The College Board released data this morning showing Georgia’s public school class of 2018 has the 16th-highest Advanced Placement pass rate in the nation.
AP courses are designed to provide high schoolers with college-level challenges, although there is debate over whether all the classes actually do that. But a proven benefit: Passing the voluntary, end-of-course exam in an AP class can earn a student credit for a college class, allowing completion of a degree in less time and with less money. While AP classes are typically taken by juniors and seniors, some schools now allow younger students to take them.
I am a fan for several reasons, one being the ability to graduate college early. My oldest daughter, with a combination of qualifying AP tests scores and credits earned through CLEP exams, graduated the University of Georgia a year early and then was able to apply some of her college funds to graduate school. My son graduated a private college a semester early, which saved us enough money to pay for a new roof. (Appreciate that this morning with fierce rain in Decatur.)
Many people complain the classes turn into cram sessions for the famously difficult AP tests, but all four of my kids agree some of their best discussions occurred within AP classes, where students are typically motivated to do the readings and know the material.

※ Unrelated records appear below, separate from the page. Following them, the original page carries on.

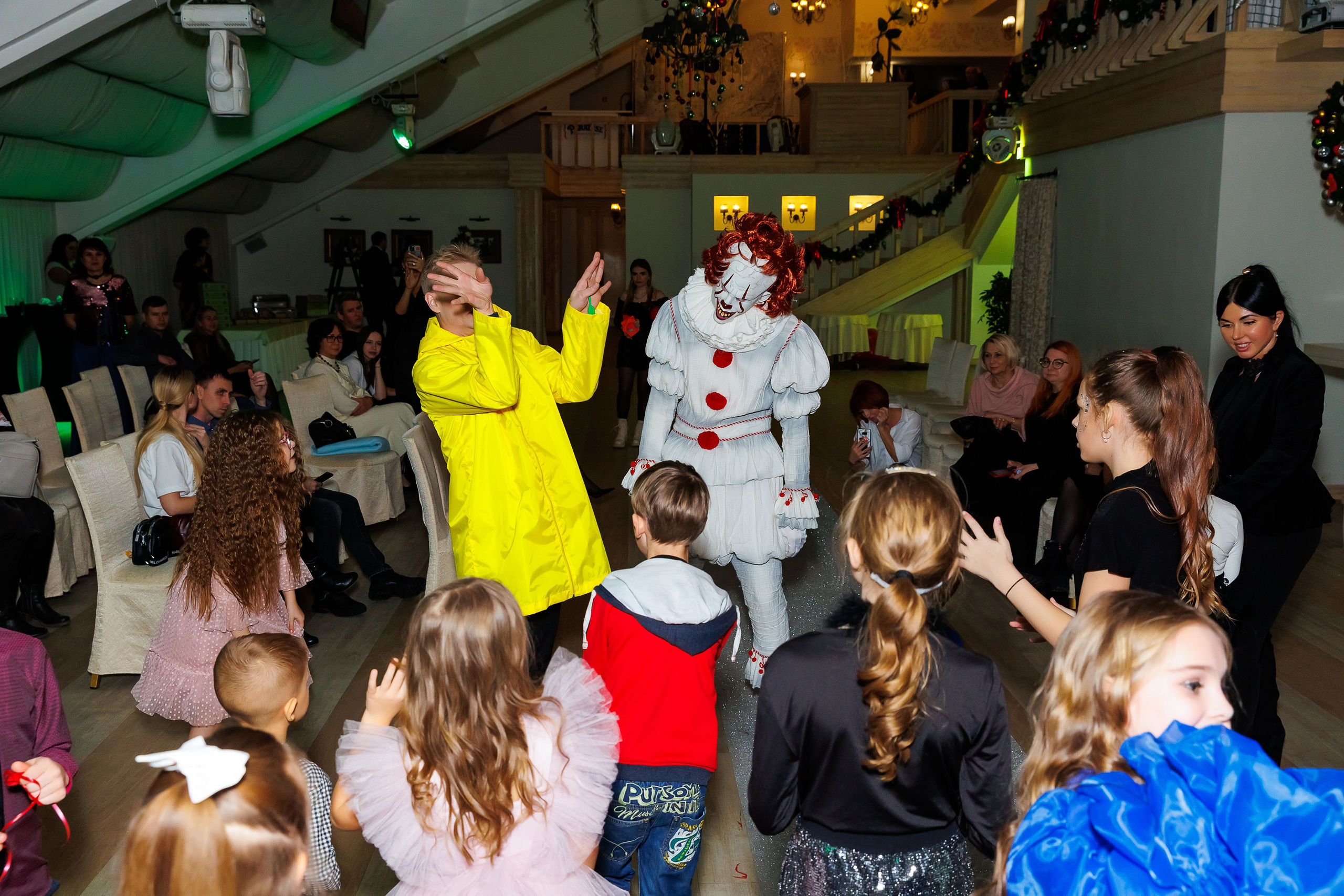 Журнальная вечеринка Fasion Family Weekend. Фотограф Новосибирск — Наталья Гресь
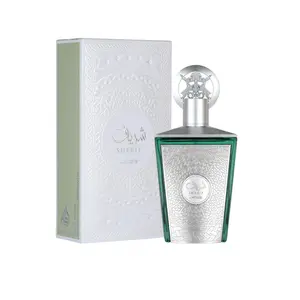 Lattafa Parfums | Lattafa Sherif | Eau De Parfum | Unisex Fragrance | 100 Ml | Apple - Cedarwood & Oakmoss Notes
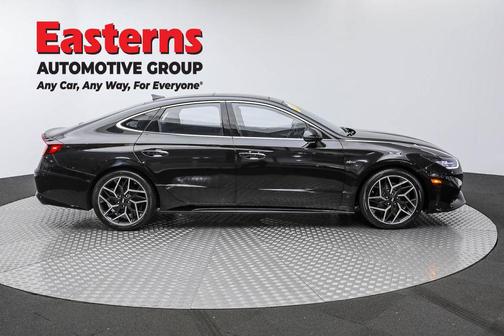 2022 Hyundai SONATA N Line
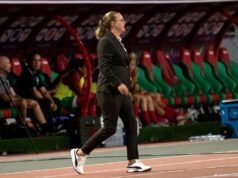 As treinadoras querem mais representação no futebol africano.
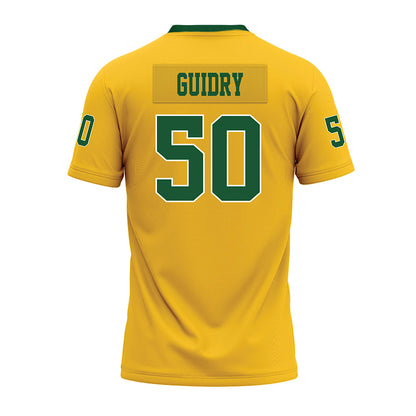 SELU - NCAA Football : Stiles Guidry - Premium Football Jersey-1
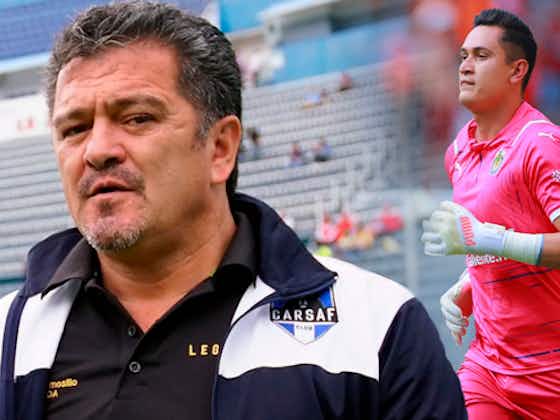 Imagen del artículo:Carlos Hermosillo señala a Raúl Gudiño por gol de Atlas vs Chivas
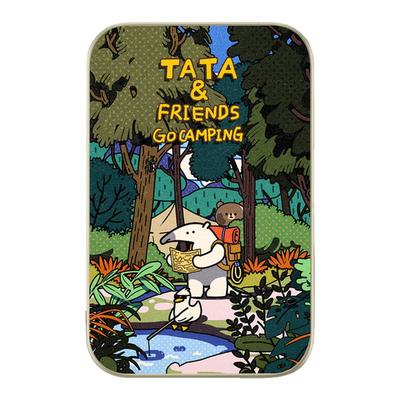 ValueX&塔塔超薄10000毫安可定制苹果16磁吸充电宝3C认证iphone17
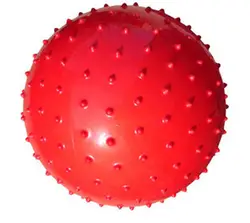 Новые Развивающие игрушки мяч брезент мяч Еноха потрепанный шар надувной массажный шар 12 месяцев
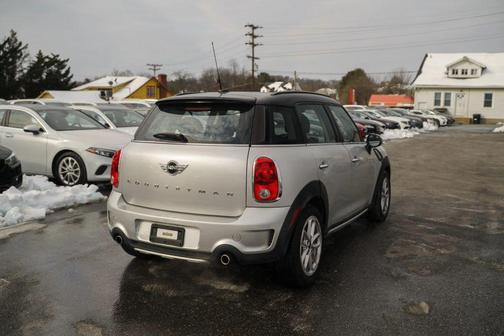 2015 MINI Countryman Cooper S ALL4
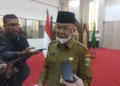Kepala Disperindag Provinsi Banten, Babar Suharso. (LUTHFI/SATELITNEWS.COM)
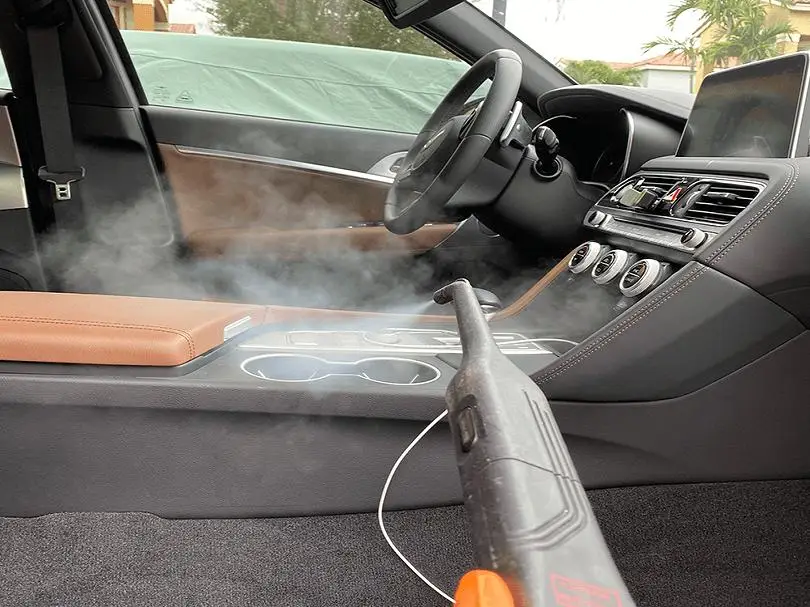 Auto detailing odor removal service in Colorado Springs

Here is the statement from Georgia DOE on the 2018 performance of students:
In Georgia, 23.2 percent of public school students in the class of 2018 earned a 3 or higher on an AP exam – compared to 23 percent of the class of 2017, and 22.4 percent of the class of 2016. Overall, 41.3 percent of Georgia’s public-school class of 2018 took an AP exam while in high school. This is the 13th-highest AP participation rate in the nation.
“I’m incredibly proud of Georgia’s public-school teachers and students, who are showing the nation what we’ve long known: Georgia is a state that’s on the move in education,” State School Superintendent Richard Woods said. “When I look at these numbers, I’m pleased to see them increasing but more than that, I’m pleased when I think about the thousands of individual student stories these numbers represent. We’re talking about tens of thousands of kids entering the next phase of their life after high school with solid preparation and a head start on the kinds of coursework they’ll encounter in college. That is great news for the future of our state.”
Of Georgia’s class of 2018, 31.1 percent of test-takers used an AP exam fee reduction, which states look to as a marker of equitable participation for low-income students. Eligibility for this fee reduction is based on the eligibility threshold for free and reduced-price lunch. Nationally, 30.8 percent of AP test-takers of the class of 2018 used an exam fee reduction.
Five Georgia school districts were also named to the College Board’s 9th Annual AP District Honor Roll, which recognizes districts that have increased access to AP for underrepresented students while simultaneously maintaining or increasing the percentage of students earning AP exam scores of 3 or higher.
Those districts are: Bremen City Schools; Buford City Schools; Clarke County Schools; Forsyth County Schools; and Marietta City Schools.